━━━ RECORDED DATA

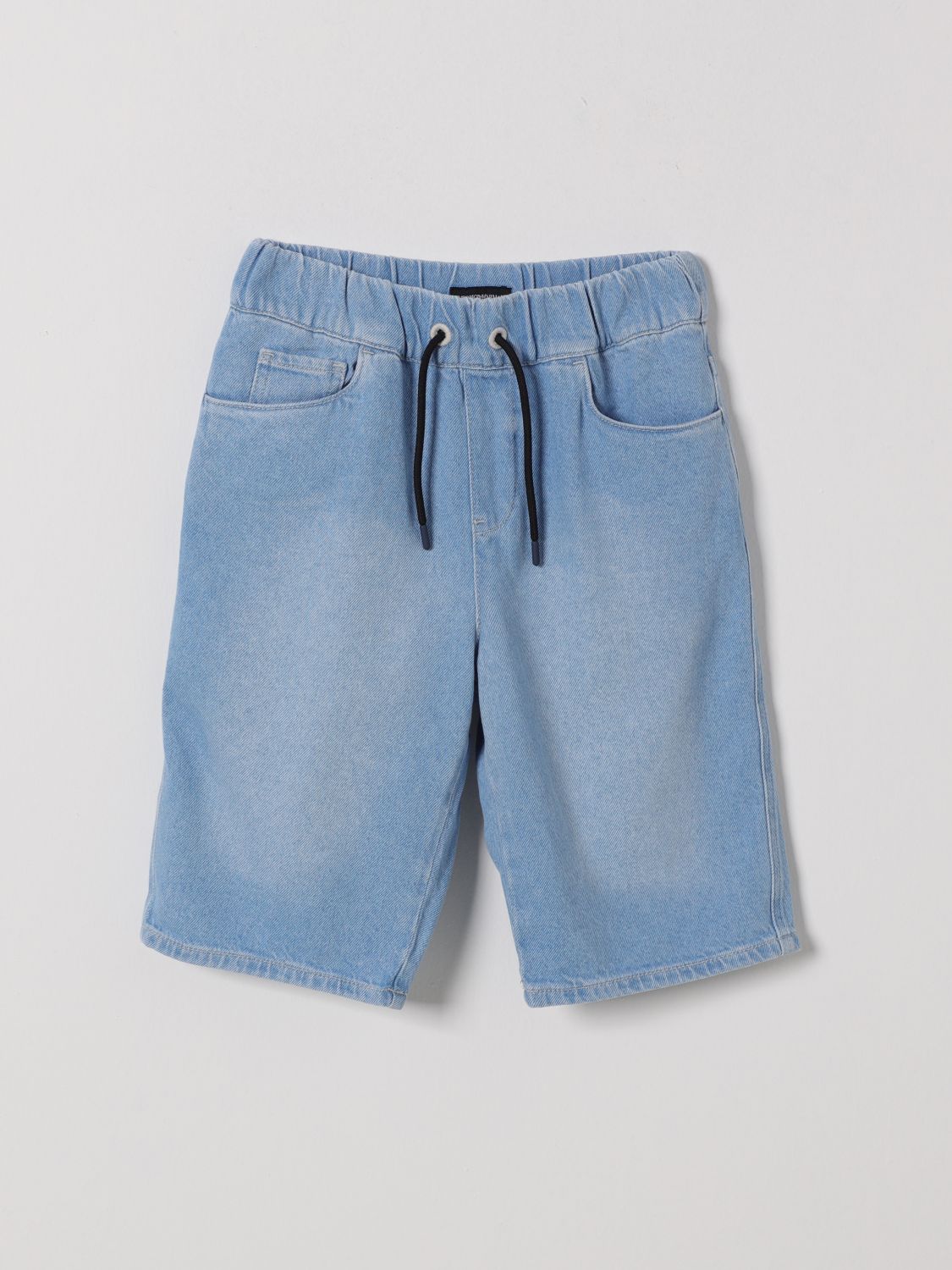 Shorts Kids color Denim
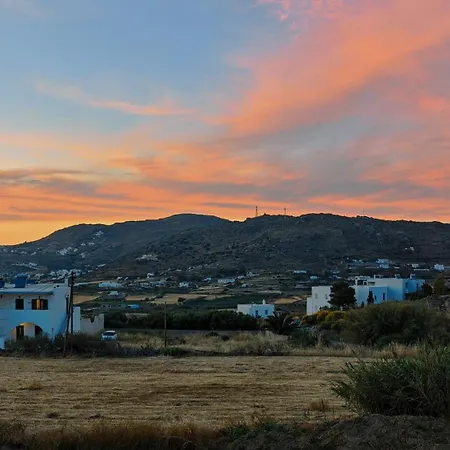 Cardara Naxos Apartamento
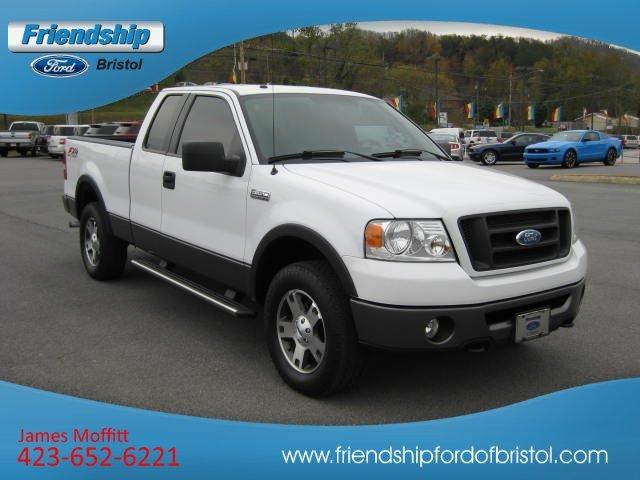 Ford F150 2006 photo 3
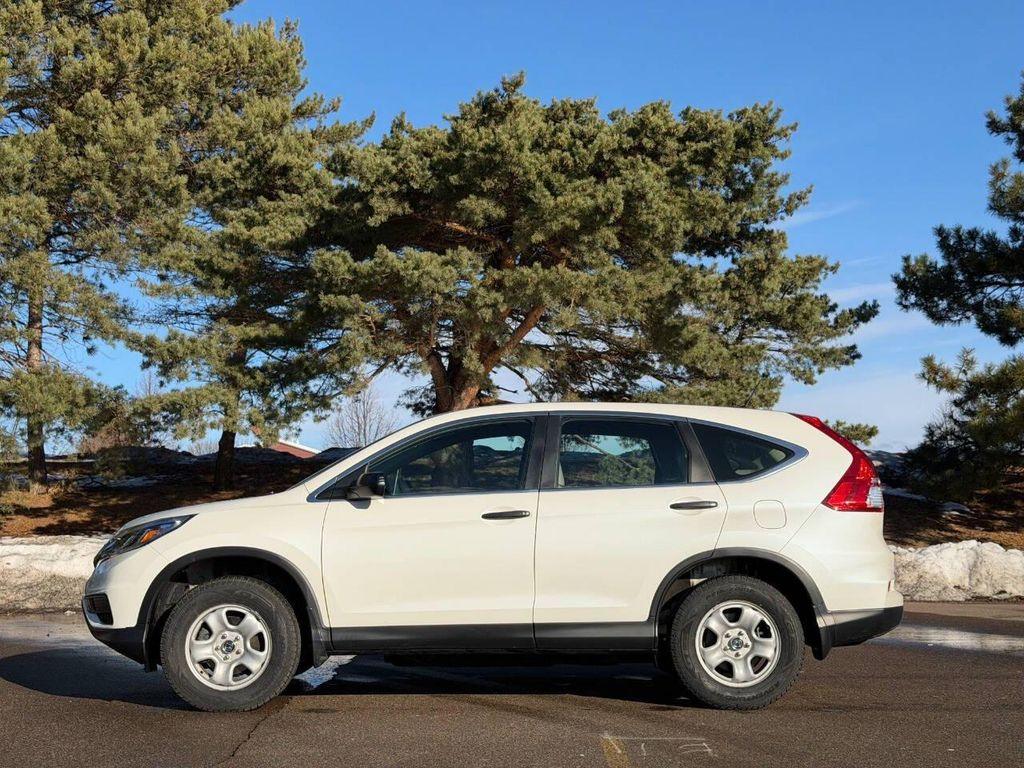used 2016 Honda CR-V car, priced at $13,900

━━━━━━

WHAT IS BEING ASKED: Write out the whole listing exactly. Do not include the pictures.

RESPONSE:
 Shorts Kids color Denim
 Cardara Naxos Apartamento
 Ford F150 2006 photo 3
used 2016 Honda CR-V car, priced at $13,900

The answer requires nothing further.